▶ Exercise: Name every person identified by name in the article below on the Ndlovu Youth Choir's handwashing song.

▶ Selected passage:

○ ○ ○

From South Africa: A joyful song of safety and conservation
about  how to wash your hands

Many thanks to Mthoba Chapi, communications officer of the Friedrich Naumann Foundation for Freedom (Sub-Saharan Africa) and to Natalie  Hinds, choir manager, and her team for their roles in obtaining this story.

Two teenage members of South Africa's Ndlovu Youth Choir recount the why, how and the impact of a video that joyfully describes how to properly wash one's hands when water is scarce.

 

The choir comes from Moutse, Limpopo, one of South Africa's poorest regions. There, as in many communities around the world, running water is a precious resource. The choir shows how to wash one's hands using water from a bucket to conserve as much water as possible while still accomplishing this key defense against the virus.

Ndlovo Youth Choir members Simphiwe Mahlangu and Nonhlanhla Somo  first introduced themselves and then answered some questions about making the choir's  video about how to wash hands when running water is scarce and how the singers themselves are coping during COVID-19 pandemic.

Please tell us a bit about yourself, what you do and How do you feel about being part of the choir?

 

Simphiwe Mahlangu: I live in Phooko Dennilton (Limpopo) and I am 15 years old. I live with my granny, uncle, aunty and my two siblings. My mother and father are working in the city. I am in the Ndlovu Youth Choir since February 2018. From the first moment I joined the choir I knew that I was destined for something great and I am really happy. I never thought that one day, God could make me on top, because I always thought that I was meant to be somewhere down. I mean, I am the first person in my family to get on a plane! That is why I am so proud of myself. I feel so happy because for once in my life there is a change that I will never forget. I have travelled to far places and even my peers wished they were me. My parents are really proud of me.

○ ○ ○

▶ Record extracts:
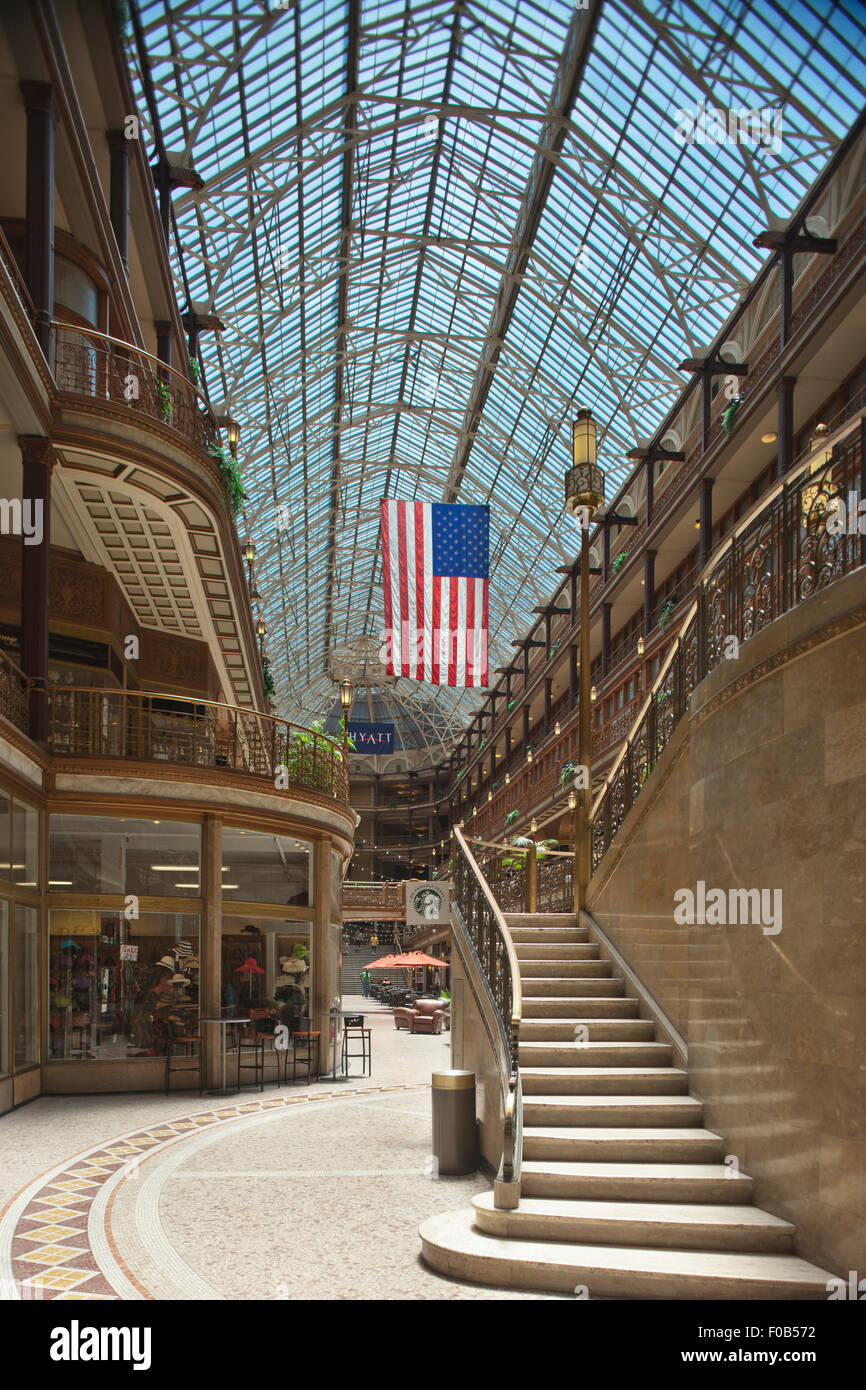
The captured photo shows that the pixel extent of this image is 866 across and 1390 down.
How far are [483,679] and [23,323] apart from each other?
9.90m

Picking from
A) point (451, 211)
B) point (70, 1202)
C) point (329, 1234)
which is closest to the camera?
point (329, 1234)

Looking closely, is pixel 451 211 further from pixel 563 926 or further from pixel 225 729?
pixel 563 926

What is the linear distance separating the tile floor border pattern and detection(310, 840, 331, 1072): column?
4.87m

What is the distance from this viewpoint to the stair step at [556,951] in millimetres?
9914

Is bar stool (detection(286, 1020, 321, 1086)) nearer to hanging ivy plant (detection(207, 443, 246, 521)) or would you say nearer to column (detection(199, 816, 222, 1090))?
column (detection(199, 816, 222, 1090))

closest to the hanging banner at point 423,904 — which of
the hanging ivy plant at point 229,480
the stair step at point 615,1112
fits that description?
the hanging ivy plant at point 229,480

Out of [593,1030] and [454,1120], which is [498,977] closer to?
[593,1030]

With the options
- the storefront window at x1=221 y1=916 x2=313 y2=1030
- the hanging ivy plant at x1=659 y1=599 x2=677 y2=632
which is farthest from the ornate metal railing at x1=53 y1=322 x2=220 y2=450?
the hanging ivy plant at x1=659 y1=599 x2=677 y2=632

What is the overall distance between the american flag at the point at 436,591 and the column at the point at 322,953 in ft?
13.4

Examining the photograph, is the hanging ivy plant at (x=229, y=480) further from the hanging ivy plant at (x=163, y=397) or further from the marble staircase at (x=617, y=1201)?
the marble staircase at (x=617, y=1201)

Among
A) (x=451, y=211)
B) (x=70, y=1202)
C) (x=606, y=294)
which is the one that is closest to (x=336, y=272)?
(x=451, y=211)

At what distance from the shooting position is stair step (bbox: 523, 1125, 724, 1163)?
22.1 feet

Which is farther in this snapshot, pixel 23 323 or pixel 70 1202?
pixel 23 323

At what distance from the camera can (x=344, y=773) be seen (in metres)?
18.0
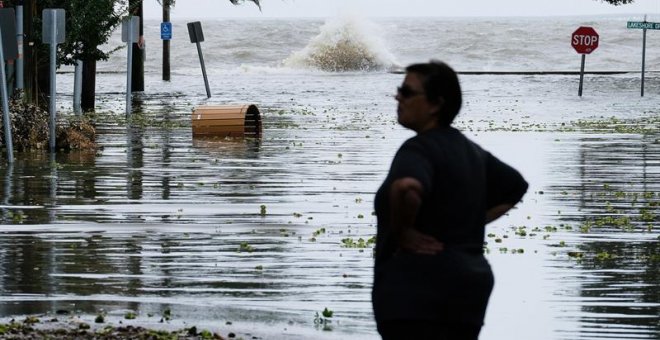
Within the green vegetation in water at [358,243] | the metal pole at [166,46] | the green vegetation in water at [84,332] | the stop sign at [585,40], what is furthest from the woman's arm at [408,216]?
the metal pole at [166,46]

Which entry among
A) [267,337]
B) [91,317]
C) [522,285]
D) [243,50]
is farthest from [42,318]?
[243,50]

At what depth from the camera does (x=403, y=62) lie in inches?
3359

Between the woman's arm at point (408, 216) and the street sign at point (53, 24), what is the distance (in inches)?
642

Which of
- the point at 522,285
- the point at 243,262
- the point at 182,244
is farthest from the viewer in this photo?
the point at 182,244

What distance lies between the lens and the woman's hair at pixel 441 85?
18.8 feet

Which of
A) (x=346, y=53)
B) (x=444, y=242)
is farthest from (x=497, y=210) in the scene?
(x=346, y=53)

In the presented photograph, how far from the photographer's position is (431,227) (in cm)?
560

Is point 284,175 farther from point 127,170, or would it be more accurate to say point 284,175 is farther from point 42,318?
point 42,318

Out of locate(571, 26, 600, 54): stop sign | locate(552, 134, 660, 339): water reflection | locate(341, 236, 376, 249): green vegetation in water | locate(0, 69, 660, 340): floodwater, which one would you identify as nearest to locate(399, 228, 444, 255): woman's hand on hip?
locate(0, 69, 660, 340): floodwater

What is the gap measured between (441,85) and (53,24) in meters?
16.2

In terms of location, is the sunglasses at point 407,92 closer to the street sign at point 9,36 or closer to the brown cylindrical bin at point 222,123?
the street sign at point 9,36

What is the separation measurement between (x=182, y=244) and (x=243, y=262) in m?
1.10

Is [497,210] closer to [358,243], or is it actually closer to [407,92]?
[407,92]

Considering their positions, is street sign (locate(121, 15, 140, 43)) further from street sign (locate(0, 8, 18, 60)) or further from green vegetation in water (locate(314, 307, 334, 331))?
green vegetation in water (locate(314, 307, 334, 331))
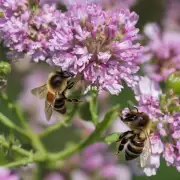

○ ○ ○

▶ Result of the task: Mthoba Chapi, Natalie Hinds, Simphiwe Mahlangu, Nonhlanhla Somo